Zu Beginn des Diskurses steht die Frage, welche Vereinigten Staaten überhaupt von den Datenschutzstandards in der EU betroffen sind und welche Rechtsrahmen den Zugriff auf personenbezogene Daten regeln. Nach dem Schrems-II-Urteil des EuGH wurden die US-Überwachungsbefugnisse als geeignetes Datenschutzniveau für den transatlantischen Datenverkehr infrage gestellt, insbesondere weil US-Behörden auf umfassende Datenbestände zugreifen können, oft ohne ausreichende rechtsstaatliche Beschränkungen. Mit dem Data Privacy Framework und dem darauf basierenden Angemessenheitsbeschluss der EU-Kommission 2023 wurde zwar eine rechtliche Brücke geschaffen, die den transatlantischen Datentransfer in vielen Fällen erleichtert. Dennoch bleiben die strukturellen Merkmale der US-Überwachungsgesetze bestehen, sodass das zentrale Spannungsfeld fortbesteht: Einerseits die Notwendigkeit wirtschaftlicher Globalisierung und sichere Datenströme, andererseits der Schutz der Grundrechte auf Privatsphäre und Datenschutz.

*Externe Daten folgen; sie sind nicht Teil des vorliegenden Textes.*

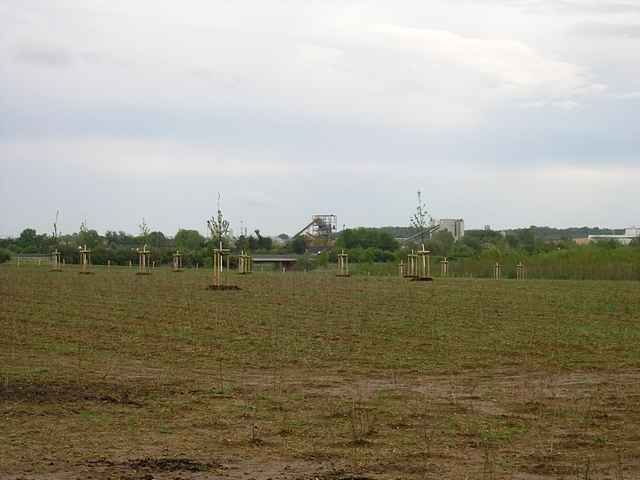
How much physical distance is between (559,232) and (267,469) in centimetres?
18258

Die Befugnisse der US-amerikanischen Sicherheitsbehörden erstrecken sich über verschiedene Rechtsgrundlagen und Behördenstrukturen. Unter US-amerikanischem Recht ermöglichen Regelwerke wie der Foreign Intelligence Surveillance Act (FISA), der USA PATRIOT Act sowie weitere weniger publizierte Rechtsnormen den Geheimdiensten den Zugriff auf Kommunikationsinhalte, Metadaten und andere Arten von Daten, sofern bestimmte Voraussetzungen erfüllt sind. Die Praxis umfasst unter anderem heftige Debatten über Massendatenüberwachung, Zweckbindung, Verhältnismäßigkeit und Rechtsmittel. Kritiker weisen immer wieder darauf hin, dass die Grenzen zwischen nationaler Sicherheit, Strafverfolgung und wirtschaftlicher Nutzung von Daten fließend sein können und dass Sicherheitsbedenken oft Vorrang vor individuellen Rechten erhalten.
Auf EU-Ebene verfolgten die Kommission und nationale Aufsichtsbehörden mit der Einführung des EU-US Data Privacy Framework (DPF) einen neuen Mechanismus, um den Datentransfer in die USA zu legitimieren. Der 2023er Angemessenheitsbeschluss soll mehr Rechtssicherheit und klare Schutzmaßnahmen bieten, darunter zusätzliche Rechtsmittel, Transparenzpflichten und strengere Prüfmechanismen für US-Dienstleister.